Solche "Compliance Audits" oder "Compliance Due Diligences" dienen dem Ziel, die zum Teil veränderte Unternehmenskultur nicht lediglich in Dokumenten zu verbriefen, sondern in die Köpfe der Mitarbeiter zu transportieren. Mit wem habe ich es zu tun? Schlummern Risiken in dem eigenen Unternehmen? Läuft man Gefahr, sich bei einem angestrebten Unternehmenserwerb Risiken "einzukaufen"? Diese Fragen sind es, die viele Unternehmen derzeit bei dem Thema Korruption interessieren.

Antworten lassen sich auch im CPI 2010 nicht finden. Er ermöglicht den Unternehmen aber, auf objektiver Basis eine abgestufte Risikobewertung durchzuführen und diese Gedanken transparent zu dokumentieren. Beispielsweise wird man bei Geschäftspartnern oder Unternehmensakquisitionen in Ländern, die laut CPI 2010 als "sehr korrupt wahrgenommen" eingestuft werden, andere Sorgfaltsmaßstäbe annehmen dürfen als bei den angesprochenen nordeuropäischen Spitzenreitern des Index.

Risikominimierung durch konsequente Anwendung von Antikorruptionsvorschriften

Unternehmen werden zukünftig immer häufiger auf das Mittel eines "Compliance Audits" oder einer "Compliance Due Diligence" zurückgreifen. Auf dem Gebiet der "Compliance" herrscht Hochkonjunktur und das nicht aufgrund des CPI, sondern aufgrund der kontinuierlich gestiegenen Komplexität der Unternehmensstrukturen und der Schwierigkeiten, den durch korruptive Geschäftspraktiken hervorgerufenen Risiken im globalen Wirtschaftsverkehr Herr zu werden. Die "Compliance Due Diligence" (oder ein "Compliance Audit") hilft dem Unternehmen, die Risiken des Unternehmens und seiner Führungskräfte zu minimieren.

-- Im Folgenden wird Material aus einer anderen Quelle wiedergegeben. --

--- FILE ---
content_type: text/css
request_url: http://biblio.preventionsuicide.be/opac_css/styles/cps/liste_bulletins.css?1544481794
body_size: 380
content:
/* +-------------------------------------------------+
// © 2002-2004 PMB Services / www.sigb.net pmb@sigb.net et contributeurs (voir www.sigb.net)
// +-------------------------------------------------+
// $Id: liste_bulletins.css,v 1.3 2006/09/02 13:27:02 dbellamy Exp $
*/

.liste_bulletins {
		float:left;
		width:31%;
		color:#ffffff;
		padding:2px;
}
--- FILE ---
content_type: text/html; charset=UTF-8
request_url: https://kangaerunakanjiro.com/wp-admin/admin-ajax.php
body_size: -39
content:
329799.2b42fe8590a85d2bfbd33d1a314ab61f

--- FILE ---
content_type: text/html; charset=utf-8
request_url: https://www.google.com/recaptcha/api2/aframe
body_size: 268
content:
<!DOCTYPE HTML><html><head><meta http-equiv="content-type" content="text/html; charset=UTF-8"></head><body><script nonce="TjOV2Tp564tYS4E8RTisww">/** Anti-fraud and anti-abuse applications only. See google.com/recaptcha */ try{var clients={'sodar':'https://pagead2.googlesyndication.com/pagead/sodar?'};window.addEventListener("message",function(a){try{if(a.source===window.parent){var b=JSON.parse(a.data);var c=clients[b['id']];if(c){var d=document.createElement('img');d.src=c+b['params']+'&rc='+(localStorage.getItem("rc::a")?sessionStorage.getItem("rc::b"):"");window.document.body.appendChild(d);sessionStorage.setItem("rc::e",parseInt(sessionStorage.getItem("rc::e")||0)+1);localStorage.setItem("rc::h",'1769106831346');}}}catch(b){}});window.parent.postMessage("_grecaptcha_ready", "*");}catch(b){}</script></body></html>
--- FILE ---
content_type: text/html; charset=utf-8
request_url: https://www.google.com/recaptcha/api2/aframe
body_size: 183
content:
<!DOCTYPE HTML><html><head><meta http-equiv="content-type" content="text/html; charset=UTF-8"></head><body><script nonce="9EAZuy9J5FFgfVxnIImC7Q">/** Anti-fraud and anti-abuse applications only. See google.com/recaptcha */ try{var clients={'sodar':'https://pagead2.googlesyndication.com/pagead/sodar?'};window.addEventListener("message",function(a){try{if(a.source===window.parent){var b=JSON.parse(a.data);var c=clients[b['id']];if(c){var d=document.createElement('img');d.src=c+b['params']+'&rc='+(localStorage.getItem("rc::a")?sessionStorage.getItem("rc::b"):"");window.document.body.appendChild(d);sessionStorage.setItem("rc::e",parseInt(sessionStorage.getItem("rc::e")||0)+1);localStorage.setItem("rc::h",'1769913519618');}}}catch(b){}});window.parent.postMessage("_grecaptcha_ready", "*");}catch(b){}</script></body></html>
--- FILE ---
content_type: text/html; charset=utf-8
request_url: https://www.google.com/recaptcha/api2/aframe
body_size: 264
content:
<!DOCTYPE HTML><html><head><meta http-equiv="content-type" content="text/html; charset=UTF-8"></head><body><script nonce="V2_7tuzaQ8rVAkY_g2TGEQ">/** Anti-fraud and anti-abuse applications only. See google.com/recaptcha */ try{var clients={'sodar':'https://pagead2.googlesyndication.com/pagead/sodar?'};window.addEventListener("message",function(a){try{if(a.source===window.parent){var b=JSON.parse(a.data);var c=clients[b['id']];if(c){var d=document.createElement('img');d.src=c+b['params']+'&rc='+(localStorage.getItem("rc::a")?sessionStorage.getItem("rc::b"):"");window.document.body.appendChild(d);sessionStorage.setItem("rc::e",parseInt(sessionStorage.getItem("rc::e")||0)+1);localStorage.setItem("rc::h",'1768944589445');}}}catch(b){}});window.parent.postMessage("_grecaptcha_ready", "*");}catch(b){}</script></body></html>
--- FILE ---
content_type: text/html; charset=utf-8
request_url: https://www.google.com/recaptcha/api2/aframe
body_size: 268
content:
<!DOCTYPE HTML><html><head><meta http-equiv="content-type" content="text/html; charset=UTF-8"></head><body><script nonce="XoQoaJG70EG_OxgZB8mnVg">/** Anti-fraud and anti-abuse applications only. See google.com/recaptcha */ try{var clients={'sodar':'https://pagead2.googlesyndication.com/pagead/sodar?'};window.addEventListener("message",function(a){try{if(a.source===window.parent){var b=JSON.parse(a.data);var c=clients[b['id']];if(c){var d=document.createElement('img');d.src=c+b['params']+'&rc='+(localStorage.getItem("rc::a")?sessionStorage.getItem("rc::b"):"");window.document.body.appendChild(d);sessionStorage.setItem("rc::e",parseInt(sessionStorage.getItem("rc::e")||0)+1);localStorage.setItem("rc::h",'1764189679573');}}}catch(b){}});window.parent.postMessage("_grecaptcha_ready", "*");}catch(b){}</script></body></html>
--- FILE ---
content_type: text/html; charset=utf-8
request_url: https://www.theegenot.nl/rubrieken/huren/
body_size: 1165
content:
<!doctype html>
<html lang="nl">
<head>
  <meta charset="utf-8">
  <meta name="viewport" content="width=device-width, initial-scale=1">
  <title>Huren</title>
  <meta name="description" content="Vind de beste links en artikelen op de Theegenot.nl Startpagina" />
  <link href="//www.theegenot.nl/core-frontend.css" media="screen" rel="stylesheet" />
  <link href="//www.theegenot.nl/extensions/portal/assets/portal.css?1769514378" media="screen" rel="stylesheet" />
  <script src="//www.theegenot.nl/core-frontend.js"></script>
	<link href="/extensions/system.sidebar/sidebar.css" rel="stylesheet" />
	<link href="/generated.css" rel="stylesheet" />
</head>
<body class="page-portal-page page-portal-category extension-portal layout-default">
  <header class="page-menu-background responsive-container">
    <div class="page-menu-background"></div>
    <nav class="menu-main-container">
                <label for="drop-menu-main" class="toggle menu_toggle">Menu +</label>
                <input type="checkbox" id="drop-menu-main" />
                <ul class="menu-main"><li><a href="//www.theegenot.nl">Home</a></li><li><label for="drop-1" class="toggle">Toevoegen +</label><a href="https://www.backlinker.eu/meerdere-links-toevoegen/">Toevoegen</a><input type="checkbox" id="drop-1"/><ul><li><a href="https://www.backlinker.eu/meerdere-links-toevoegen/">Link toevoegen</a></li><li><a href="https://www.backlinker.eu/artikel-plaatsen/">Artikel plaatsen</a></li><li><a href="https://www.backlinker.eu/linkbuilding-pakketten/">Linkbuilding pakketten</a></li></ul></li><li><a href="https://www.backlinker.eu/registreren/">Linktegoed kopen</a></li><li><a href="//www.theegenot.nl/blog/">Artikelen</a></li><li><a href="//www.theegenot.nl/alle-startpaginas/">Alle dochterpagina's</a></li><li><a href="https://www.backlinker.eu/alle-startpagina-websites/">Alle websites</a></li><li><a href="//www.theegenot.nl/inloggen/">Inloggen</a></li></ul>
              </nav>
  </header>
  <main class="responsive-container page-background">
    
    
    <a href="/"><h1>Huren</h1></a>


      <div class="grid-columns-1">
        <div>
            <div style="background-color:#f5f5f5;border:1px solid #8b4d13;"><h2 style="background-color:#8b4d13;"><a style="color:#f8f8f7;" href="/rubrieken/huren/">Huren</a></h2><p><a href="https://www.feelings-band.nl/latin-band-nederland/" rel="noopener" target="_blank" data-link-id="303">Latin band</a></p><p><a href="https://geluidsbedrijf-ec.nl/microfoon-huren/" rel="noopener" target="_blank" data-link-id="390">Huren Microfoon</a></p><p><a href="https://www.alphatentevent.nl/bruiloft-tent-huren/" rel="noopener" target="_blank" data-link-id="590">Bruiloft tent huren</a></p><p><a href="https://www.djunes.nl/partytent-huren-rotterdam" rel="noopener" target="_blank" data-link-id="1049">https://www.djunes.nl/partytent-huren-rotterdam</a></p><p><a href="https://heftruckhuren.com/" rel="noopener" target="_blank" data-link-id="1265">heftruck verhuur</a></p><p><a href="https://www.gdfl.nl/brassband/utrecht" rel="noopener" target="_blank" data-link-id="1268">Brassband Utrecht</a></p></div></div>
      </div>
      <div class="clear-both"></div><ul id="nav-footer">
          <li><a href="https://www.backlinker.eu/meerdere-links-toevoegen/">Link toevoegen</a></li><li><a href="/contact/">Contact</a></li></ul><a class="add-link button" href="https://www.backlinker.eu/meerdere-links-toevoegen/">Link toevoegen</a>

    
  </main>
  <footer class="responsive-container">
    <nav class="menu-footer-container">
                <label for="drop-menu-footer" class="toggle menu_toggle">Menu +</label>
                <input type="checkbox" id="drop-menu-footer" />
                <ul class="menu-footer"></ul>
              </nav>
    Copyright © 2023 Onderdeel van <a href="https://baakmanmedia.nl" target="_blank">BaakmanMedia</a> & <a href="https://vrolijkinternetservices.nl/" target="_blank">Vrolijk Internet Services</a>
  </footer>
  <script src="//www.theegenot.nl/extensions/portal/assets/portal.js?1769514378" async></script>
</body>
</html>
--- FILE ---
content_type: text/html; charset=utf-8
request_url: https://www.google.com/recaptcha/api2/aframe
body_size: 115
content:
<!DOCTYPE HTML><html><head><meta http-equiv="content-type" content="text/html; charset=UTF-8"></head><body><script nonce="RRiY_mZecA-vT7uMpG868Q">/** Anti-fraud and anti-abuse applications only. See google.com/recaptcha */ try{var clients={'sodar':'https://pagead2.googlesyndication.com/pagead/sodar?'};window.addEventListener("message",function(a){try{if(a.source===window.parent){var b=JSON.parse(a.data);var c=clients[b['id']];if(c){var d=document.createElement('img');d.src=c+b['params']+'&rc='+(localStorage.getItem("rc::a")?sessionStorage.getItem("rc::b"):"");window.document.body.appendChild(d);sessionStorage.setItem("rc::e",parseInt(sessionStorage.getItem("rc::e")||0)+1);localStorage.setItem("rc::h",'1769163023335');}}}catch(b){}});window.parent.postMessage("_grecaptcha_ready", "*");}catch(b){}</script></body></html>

Der CPI 2010 ist und bleibt kein Allheilmittel. Er hilft Unternehmen bei der Korruptionsprävention im internationalen Geschäftsverkehr. Eines kann dem CPI 2010 aber keineswegs entnommen werden: Die Antwort auf die Frage, ob Deutschland korrupter geworden ist oder aufgrund des erhöhten Verfolgungsdrucks Korruption nicht einfach sensibler wahrgenommen wird.

Der Autor Dr. Thomas Grützner ist Rechtsanwalt und Partner bei Baker & McKenzie in München.